WEDNESDAY, Aug. 8, 2018 (HealthDay News) — Antipsychotic therapy prescribed to nursing home residents is mostly initiated in nursing homes rather than hospitals or outpatient settings, according to a study published in the June issue of the Journal of the American Geriatrics Society.

Yan Zhang, from the University of Iowa in Iowa City, and colleagues used a linked dataset of Chronic Condition Data Warehouse Medicare claims and Long-Term Care Minimum Data Set (MDS) 3.0 to determine care settings of antipsychotic initiations among 7,496 fee-for-service Medicare beneficiaries who had nursing home stays between Jan. 1, 2011, and Dec. 31, 2014.

The researchers found that 64 percent of study participants had new antipsychotic use initiated in nursing homes, 18.6 percent had initiation in hospitals, and 17.5 percent had initiation in outpatient settings. Antipsychotics were often prescribed early in nursing home stays, with 40.4 percent of the entire sample receiving antipsychotic therapy within the first seven days of nursing home admission. Just over half of antipsychotic initiations (58 percent) were potentially appropriate based on indications captured in MDS records.

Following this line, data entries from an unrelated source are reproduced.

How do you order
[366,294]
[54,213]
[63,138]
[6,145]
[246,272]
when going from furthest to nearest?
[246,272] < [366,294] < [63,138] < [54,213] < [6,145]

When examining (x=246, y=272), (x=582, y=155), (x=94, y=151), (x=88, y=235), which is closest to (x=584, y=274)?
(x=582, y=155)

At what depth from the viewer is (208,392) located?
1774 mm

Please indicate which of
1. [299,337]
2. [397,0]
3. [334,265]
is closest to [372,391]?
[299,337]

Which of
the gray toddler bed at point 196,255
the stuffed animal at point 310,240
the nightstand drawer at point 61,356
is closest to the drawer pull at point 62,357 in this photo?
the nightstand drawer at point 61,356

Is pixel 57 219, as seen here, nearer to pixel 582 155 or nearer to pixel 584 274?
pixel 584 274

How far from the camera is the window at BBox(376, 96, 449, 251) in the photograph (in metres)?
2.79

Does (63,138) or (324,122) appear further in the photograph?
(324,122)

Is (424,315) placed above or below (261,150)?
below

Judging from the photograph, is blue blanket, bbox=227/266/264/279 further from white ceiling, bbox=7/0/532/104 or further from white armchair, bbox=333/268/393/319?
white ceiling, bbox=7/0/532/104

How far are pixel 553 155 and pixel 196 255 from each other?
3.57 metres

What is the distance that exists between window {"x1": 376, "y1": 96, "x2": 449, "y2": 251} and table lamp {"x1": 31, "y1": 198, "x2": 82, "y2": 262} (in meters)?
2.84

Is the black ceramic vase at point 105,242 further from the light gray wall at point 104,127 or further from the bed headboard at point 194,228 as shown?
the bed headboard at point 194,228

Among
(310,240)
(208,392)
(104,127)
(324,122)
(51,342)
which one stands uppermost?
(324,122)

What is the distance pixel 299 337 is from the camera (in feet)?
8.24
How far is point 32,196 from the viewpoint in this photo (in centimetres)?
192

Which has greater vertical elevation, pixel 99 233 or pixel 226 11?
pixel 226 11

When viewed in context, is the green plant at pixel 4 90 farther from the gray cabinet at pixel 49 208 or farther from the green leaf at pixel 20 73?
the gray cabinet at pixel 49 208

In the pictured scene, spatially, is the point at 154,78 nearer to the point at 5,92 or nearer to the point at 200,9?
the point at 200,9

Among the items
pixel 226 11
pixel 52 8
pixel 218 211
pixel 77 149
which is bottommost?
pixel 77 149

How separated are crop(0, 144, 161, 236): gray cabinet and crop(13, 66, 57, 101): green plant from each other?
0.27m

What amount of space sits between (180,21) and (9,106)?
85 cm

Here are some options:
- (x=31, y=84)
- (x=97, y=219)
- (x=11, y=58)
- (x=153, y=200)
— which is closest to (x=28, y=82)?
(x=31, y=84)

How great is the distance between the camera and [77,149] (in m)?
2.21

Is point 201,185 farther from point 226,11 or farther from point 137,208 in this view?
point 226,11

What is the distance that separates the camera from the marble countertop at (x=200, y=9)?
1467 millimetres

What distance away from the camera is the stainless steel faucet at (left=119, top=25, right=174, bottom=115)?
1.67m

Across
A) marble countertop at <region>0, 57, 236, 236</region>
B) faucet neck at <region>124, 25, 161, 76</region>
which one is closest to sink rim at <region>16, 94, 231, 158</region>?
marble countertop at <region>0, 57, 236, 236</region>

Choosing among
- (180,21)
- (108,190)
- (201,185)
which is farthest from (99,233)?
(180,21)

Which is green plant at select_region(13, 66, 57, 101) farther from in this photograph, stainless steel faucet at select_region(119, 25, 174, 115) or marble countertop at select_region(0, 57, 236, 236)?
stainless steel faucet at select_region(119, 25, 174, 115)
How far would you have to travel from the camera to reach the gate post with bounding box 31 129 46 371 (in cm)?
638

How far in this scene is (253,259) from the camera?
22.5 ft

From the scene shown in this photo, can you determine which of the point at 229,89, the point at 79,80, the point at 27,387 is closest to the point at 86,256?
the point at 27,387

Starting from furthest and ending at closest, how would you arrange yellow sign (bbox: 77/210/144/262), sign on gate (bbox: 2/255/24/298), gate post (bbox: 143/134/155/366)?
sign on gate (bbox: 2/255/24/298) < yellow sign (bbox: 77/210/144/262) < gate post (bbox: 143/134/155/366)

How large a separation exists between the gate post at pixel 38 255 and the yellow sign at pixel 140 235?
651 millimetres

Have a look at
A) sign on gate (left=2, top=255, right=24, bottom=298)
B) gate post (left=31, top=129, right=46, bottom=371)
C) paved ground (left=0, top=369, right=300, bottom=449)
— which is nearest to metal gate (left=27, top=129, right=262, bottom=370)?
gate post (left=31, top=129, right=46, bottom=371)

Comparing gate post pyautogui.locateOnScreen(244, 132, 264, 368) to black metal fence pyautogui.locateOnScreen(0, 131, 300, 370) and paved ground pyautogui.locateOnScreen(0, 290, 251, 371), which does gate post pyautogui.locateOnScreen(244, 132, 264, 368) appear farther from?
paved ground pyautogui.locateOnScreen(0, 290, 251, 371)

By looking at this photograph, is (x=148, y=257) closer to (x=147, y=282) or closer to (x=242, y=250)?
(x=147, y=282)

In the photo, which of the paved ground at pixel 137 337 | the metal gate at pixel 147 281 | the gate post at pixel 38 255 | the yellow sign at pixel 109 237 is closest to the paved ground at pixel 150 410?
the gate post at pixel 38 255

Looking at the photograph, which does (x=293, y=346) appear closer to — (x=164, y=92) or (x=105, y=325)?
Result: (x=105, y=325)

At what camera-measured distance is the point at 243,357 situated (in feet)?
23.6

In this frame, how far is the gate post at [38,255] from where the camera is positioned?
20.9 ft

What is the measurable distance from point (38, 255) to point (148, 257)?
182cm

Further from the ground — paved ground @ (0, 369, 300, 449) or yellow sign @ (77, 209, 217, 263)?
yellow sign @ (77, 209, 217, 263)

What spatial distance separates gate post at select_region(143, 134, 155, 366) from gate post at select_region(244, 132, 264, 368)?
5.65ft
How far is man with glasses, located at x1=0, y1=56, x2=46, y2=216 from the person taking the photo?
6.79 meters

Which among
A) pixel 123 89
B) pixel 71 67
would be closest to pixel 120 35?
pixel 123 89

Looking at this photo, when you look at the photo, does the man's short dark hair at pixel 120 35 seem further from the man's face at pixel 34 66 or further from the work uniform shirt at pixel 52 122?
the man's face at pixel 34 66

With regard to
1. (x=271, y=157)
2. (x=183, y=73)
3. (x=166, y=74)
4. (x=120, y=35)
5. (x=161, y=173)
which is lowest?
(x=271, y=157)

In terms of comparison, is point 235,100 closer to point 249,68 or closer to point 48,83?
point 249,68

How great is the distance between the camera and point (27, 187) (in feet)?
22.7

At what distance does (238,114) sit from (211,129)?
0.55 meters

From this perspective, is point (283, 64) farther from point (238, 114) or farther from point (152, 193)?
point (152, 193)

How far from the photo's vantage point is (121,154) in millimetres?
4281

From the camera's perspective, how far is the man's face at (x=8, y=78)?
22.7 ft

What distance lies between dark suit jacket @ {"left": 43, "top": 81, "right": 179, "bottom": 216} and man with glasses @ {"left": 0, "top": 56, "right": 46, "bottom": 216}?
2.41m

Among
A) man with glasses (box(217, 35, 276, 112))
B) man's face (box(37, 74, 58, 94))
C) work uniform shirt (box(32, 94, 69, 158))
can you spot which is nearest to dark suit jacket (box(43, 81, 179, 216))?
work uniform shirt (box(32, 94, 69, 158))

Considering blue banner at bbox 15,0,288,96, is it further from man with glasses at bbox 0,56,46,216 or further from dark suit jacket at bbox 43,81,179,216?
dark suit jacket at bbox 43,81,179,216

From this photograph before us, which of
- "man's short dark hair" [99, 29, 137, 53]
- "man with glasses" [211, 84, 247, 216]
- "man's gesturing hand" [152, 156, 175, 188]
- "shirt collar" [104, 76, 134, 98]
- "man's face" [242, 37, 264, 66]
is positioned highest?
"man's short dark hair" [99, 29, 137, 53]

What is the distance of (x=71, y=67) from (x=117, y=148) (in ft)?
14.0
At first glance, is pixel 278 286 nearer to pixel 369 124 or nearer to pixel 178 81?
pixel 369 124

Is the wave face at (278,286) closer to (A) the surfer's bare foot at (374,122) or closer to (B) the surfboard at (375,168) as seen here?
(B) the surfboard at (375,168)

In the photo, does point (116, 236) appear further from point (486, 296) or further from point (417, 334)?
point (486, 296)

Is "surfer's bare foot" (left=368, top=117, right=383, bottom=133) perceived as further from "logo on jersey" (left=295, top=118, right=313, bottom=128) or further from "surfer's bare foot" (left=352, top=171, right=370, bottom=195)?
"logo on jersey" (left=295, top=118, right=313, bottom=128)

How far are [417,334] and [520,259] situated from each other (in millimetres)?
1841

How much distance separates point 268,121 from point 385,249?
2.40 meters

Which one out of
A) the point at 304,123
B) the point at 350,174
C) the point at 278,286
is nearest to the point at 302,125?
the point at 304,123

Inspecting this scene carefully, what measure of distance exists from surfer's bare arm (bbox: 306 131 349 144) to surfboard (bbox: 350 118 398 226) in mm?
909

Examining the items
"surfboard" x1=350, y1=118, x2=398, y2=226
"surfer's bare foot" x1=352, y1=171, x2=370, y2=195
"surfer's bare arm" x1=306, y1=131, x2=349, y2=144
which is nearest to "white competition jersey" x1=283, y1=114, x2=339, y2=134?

“Most residents initiated antipsychotic therapy in nursing homes, confirming that nursing home providers are [an] appropriate primary target of interventions to reduce antipsychotic initiation in their residents,” the authors write. “Many antipsychotics were continued from other settings, indicating a need to evaluate the necessity of continued antipsychotic treatment after such transitions of care.”